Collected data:
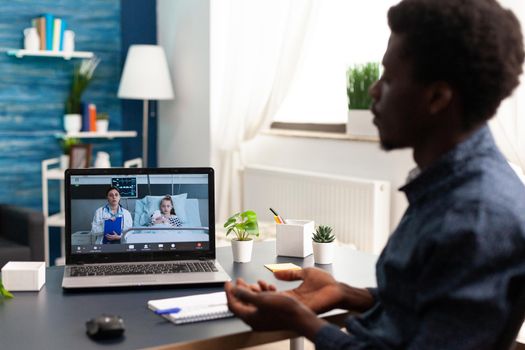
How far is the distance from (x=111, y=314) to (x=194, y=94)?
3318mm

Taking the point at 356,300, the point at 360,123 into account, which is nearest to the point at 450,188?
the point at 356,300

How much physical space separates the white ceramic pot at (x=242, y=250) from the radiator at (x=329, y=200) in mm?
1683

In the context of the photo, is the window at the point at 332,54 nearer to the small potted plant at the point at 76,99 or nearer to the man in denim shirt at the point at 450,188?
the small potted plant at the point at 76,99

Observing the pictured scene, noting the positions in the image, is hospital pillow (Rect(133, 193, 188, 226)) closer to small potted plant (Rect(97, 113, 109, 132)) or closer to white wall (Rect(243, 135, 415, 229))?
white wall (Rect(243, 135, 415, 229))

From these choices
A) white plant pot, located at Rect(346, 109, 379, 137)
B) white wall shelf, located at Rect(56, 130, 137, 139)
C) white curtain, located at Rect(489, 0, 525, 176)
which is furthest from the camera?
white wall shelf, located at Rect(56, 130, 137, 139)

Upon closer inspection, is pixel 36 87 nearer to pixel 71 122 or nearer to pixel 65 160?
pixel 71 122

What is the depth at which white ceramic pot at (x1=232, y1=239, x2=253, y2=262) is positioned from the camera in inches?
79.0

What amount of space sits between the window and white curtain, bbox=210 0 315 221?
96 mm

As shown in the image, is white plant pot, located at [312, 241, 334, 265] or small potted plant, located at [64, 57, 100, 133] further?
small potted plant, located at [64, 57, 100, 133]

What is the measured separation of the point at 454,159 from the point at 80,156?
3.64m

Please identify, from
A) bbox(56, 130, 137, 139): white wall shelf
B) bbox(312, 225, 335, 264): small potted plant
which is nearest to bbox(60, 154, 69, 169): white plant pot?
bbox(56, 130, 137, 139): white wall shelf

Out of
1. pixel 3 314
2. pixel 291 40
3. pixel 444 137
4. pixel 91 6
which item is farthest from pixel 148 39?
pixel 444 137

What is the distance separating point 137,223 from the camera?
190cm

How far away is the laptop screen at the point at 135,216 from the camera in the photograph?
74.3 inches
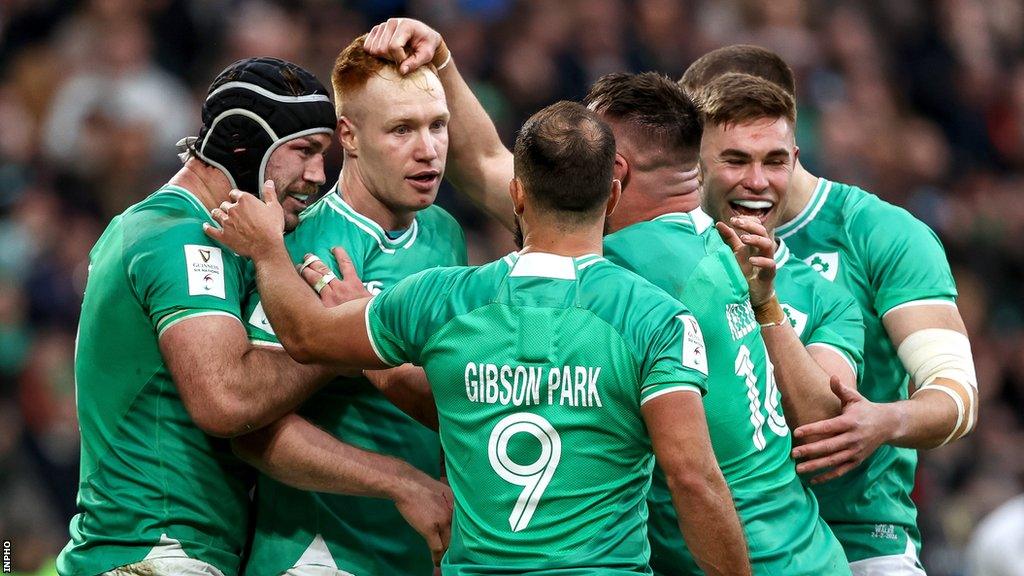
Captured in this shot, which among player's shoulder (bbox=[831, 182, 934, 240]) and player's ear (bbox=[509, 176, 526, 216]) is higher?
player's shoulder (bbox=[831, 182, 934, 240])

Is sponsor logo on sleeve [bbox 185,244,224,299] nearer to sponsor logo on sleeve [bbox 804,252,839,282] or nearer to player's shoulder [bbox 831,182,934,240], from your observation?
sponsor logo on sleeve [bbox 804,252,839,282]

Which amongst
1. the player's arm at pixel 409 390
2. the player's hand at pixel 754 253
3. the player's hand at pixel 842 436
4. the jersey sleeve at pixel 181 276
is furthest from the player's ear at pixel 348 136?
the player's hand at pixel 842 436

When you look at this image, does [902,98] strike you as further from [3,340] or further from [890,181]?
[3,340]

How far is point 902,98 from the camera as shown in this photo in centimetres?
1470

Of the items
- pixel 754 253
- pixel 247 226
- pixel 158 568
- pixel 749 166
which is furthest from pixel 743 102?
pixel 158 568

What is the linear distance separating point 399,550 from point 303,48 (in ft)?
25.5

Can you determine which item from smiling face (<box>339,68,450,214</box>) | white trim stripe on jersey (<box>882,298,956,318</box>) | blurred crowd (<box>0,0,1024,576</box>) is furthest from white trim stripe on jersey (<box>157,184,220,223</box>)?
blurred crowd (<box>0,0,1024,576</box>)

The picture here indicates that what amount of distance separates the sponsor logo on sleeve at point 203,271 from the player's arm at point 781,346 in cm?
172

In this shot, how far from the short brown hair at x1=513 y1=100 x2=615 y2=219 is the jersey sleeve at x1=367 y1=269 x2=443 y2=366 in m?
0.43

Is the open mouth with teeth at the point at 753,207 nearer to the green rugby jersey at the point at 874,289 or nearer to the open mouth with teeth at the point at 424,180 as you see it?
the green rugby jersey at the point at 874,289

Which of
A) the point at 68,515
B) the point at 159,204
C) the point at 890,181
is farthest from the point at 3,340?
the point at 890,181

Do this:
Quote the line that contains "Is sponsor logo" and each line after it through the end of the data, exactly, leaving out everything else.

Correct result:
Is sponsor logo on sleeve [bbox 185,244,224,299] nearer to sponsor logo on sleeve [bbox 804,252,839,282] or nearer to player's shoulder [bbox 831,182,934,240], from your observation?
sponsor logo on sleeve [bbox 804,252,839,282]

Which amongst
1. the player's arm at pixel 409 390
2. the player's hand at pixel 754 253
3. the player's hand at pixel 842 436
4. the jersey sleeve at pixel 181 276
is furthest from the player's ear at pixel 348 136?
the player's hand at pixel 842 436

When you look at this image, does [902,98] strike you as further from [3,340] or further from [890,181]?
[3,340]

How far is point 902,98 from the camera as shown in this photo in centimetres?
1470

Of the items
- pixel 754 253
- pixel 247 226
- pixel 158 568
- pixel 749 166
which is furthest from pixel 743 102?
pixel 158 568

What is the linear distance separating point 399,550 from point 303,48 (in ft)?
25.5

Can you determine which item from smiling face (<box>339,68,450,214</box>) | white trim stripe on jersey (<box>882,298,956,318</box>) | blurred crowd (<box>0,0,1024,576</box>) is furthest from white trim stripe on jersey (<box>157,184,220,223</box>)?
blurred crowd (<box>0,0,1024,576</box>)

The picture here indicates that what amount of distance separates the sponsor logo on sleeve at point 203,271 from the player's arm at point 781,346 in cm?
172

In this shot, how far from the short brown hair at x1=513 y1=100 x2=615 y2=219 is the jersey sleeve at x1=367 y1=269 x2=443 y2=366 in m?
0.43

Is the open mouth with teeth at the point at 753,207 nearer to the green rugby jersey at the point at 874,289 or nearer to the open mouth with teeth at the point at 424,180 as you see it?
the green rugby jersey at the point at 874,289

Which of
A) the point at 68,515
B) the point at 159,204
C) the point at 890,181
is farthest from the point at 3,340?
the point at 890,181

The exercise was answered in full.